Yerel Mahkemece bu kez 03.10.2005 gün ve 277-193 sayı ile;
“…5237 S.Y. nın 7/2. ve TCK. nın yürürlük ve uygulama şekli hakkındaki 5252 sayılı Kanunun 9/3. maddeleri bağlamında somut olayda ayrı ayrı uygulanmış olup, yapılan bu uygulama sonucunda,
Sanıkların eylemlerine uygulanması gereken 5237 sayılı TCK. nın 107, 31/3, 62, 50/3, 52, 63. maddelerinin, daha önceden uygulanan 765 sayılı TCK. hükümlerine göre sonuç ceza bakımından lehe olduğu,
Değerlendirildiğinden, önceki kararda ayrıntılı olarak açıklanan gerekçe de aynen benimsenerek yeniden aşağıdaki şekilde cezalandırılmalarına dair hüküm kurulmuştur …
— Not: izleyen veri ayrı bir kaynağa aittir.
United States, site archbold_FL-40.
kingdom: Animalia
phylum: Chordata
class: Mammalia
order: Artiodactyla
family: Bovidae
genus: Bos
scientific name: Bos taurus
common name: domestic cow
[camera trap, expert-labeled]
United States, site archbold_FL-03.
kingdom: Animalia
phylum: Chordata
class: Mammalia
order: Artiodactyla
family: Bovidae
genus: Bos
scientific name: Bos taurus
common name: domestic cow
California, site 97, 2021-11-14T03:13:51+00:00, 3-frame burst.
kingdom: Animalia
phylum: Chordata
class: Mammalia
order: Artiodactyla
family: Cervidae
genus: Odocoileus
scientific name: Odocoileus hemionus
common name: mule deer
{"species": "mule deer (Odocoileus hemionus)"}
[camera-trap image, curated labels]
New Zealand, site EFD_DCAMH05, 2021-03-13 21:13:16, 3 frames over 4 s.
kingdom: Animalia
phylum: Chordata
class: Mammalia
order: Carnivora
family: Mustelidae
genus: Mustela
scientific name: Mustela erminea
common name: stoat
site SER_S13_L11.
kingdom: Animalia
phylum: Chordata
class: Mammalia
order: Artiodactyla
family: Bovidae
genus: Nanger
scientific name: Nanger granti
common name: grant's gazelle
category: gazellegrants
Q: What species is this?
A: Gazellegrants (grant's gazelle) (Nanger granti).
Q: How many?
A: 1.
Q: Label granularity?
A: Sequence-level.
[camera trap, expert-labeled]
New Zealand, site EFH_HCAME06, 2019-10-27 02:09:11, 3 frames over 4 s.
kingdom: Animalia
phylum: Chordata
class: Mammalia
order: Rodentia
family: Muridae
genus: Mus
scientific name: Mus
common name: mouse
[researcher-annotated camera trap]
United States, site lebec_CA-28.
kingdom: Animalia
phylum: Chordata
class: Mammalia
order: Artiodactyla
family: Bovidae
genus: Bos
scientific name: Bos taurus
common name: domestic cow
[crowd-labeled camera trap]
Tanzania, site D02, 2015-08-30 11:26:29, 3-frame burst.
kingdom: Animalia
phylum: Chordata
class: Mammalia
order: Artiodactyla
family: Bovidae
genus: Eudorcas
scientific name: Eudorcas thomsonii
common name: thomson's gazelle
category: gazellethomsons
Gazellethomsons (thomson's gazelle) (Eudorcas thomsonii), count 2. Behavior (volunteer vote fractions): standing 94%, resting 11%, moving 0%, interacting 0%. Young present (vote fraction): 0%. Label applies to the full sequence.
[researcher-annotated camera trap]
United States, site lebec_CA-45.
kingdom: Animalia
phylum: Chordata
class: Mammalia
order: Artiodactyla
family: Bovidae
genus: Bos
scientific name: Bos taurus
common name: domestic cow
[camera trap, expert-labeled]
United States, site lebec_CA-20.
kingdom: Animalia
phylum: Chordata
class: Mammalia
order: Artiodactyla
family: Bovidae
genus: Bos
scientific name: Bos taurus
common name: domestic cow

…” şeklindeki kabulle sanığın 5237 sayılı TCY’nın 107 ve 62. maddeleri uyarınca 1 yıl 3 ay hapis ve 280 YTL adli para cezasıyla cezalandırılmasına ve bu cezaların ertelenmesine karar verilmiştir.
Sanığın temyizi üzerine dosyayı inceleyen Yargıtay 6.Ceza Dairesince 19.09.2007 gün ve 3597-9265 sayı ile;
“… B-Sanık A... T..... hakkında kurulan hükmün temyiz incelemesine gelince;
Dosya içeriğine, toplanıp karar yerinde incelenerek tartışılan hukuken geçerli ve elverişli kanıtlara, gerekçeye ve Hakimler Kurulunun takdirine göre; suçun sanık tarafından işlendiğini kabulde ve nitelendirmede usul ve yasaya aykırılık bulunmadığından, diğer temyiz itirazları yerinde görülmemiştir.
Ancak;
1-Sanığın eylemine uyan 765 sayılı TCY" nın 192/1-2, 59/2 ve 647 sayılı Yasanın 6. maddeleri ile 5237 sayılı TCY" nın aynı suça uyan 107, 62, 50/1. maddelerinde öngörülen cezaların alt ve üst sınırları, hapis ve para cezalarının ertelenmesi ve ertelemenin hukuki sonuçları gözetildiğinde, anılan Yasanın 7/2, 5252 sayılı Yasanın 9/3. maddeleri ışığında; 765 sayılı Yasa hükümlerinin sanık yararına olduğunun gözetilmesi zorunluluğu,
Kabule göre de;
2-5237 sayılı TCK.nun 51. maddesine aykırı olarak sanığa hükmolunan adli para cezasının ertelenmesine karar verilmesi…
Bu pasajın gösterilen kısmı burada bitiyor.